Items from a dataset

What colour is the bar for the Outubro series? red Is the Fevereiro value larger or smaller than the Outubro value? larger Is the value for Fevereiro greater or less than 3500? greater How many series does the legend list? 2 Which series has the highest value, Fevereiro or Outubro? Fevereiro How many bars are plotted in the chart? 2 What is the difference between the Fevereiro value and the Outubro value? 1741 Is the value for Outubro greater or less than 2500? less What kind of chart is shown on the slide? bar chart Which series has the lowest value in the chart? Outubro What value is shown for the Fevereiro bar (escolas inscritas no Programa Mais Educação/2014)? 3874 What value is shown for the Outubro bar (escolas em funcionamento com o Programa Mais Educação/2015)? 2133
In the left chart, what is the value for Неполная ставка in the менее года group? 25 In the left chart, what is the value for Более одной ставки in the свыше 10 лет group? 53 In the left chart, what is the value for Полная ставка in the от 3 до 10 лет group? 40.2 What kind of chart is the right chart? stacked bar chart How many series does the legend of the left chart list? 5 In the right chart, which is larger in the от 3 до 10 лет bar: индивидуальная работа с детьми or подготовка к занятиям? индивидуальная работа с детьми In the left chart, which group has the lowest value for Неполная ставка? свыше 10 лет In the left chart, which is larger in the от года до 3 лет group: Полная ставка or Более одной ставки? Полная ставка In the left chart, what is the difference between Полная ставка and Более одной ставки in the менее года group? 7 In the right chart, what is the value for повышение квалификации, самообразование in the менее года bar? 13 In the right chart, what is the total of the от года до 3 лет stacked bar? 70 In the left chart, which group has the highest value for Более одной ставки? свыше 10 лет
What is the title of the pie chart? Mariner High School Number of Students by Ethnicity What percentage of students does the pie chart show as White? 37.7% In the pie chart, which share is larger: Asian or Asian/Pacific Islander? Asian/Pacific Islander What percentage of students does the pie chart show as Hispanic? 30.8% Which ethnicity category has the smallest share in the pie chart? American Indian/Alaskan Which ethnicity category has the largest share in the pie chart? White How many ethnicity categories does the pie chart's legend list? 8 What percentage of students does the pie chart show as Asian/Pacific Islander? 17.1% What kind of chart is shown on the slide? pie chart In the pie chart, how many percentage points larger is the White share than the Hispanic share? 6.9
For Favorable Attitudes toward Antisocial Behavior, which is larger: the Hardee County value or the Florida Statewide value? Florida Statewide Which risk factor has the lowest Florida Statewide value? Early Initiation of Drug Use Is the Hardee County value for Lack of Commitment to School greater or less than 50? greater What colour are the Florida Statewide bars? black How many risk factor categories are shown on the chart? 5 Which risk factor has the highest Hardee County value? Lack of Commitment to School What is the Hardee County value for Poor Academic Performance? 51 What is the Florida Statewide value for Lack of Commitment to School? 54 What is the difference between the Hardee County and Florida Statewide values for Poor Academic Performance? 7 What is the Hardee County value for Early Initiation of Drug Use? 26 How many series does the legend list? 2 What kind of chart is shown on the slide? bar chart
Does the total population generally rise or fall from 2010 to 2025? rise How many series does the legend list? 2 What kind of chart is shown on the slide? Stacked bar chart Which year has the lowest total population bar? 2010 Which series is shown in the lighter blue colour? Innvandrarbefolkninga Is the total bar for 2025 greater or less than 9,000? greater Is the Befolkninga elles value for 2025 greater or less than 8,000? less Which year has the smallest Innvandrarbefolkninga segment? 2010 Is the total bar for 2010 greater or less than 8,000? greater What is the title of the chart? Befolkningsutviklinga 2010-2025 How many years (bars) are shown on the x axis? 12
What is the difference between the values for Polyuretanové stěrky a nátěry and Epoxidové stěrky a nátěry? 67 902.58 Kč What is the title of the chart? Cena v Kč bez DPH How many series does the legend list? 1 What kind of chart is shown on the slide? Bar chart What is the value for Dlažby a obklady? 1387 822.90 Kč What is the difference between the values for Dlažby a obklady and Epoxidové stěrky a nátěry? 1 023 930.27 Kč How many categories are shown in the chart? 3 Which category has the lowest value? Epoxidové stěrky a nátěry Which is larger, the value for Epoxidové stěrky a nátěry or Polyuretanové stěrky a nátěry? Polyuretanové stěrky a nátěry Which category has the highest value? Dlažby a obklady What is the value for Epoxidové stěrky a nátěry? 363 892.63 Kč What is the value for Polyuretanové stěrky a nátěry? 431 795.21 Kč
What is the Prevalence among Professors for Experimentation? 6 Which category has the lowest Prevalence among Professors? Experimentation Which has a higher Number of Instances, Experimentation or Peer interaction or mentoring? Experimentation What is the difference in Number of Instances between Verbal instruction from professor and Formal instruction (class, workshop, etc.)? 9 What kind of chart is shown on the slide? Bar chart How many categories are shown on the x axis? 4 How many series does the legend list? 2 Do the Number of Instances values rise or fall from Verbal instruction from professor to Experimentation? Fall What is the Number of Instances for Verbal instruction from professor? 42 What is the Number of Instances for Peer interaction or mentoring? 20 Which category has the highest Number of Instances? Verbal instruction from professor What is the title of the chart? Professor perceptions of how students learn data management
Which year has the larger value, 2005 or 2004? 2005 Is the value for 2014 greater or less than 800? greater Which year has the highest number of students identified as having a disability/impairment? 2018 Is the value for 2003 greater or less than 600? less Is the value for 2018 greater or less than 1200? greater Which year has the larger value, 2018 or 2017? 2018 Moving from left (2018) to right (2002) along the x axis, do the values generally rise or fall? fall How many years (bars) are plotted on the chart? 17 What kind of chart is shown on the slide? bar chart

_Work to complete:_
Reproduce the data from its beginning up to and including the line that contains "In the left chart, what is the value for Неполная", replacing "legend" with "key" and leaving all else unchanged.

_Problem solution:_
What colour is the bar for the Outubro series? red Is the Fevereiro value larger or smaller than the Outubro value? larger Is the value for Fevereiro greater or less than 3500? greater How many series does the key list? 2 Which series has the highest value, Fevereiro or Outubro? Fevereiro How many bars are plotted in the chart? 2 What is the difference between the Fevereiro value and the Outubro value? 1741 Is the value for Outubro greater or less than 2500? less What kind of chart is shown on the slide? bar chart Which series has the lowest value in the chart? Outubro What value is shown for the Fevereiro bar (escolas inscritas no Programa Mais Educação/2014)? 3874 What value is shown for the Outubro bar (escolas em funcionamento com o Programa Mais Educação/2015)? 2133
In the left chart, what is the value for Неполная ставка in the менее года group? 25 In the left chart, what is the value for Более одной ставки in the свыше 10 лет group? 53 In the left chart, what is the value for Полная ставка in the от 3 до 10 лет group? 40.2 What kind of chart is the right chart? stacked bar chart How many series does the key of the left chart list? 5 In the right chart, which is larger in the от 3 до 10 лет bar: индивидуальная работа с детьми or подготовка к занятиям? индивидуальная работа с детьми In the left chart, which group has the lowest value for Неполная ставка? свыше 10 лет In the left chart, which is larger in the от года до 3 лет group: Полная ставка or Более одной ставки? Полная ставка In the left chart, what is the difference between Полная ставка and Более одной ставки in the менее года group? 7 In the right chart, what is the value for повышение квалификации, самообразование in the менее года bar? 13 In the right chart, what is the total of the от года до 3 лет stacked bar? 70 In the left chart, which group has the highest value for Более одной ставки? свыше 10 лет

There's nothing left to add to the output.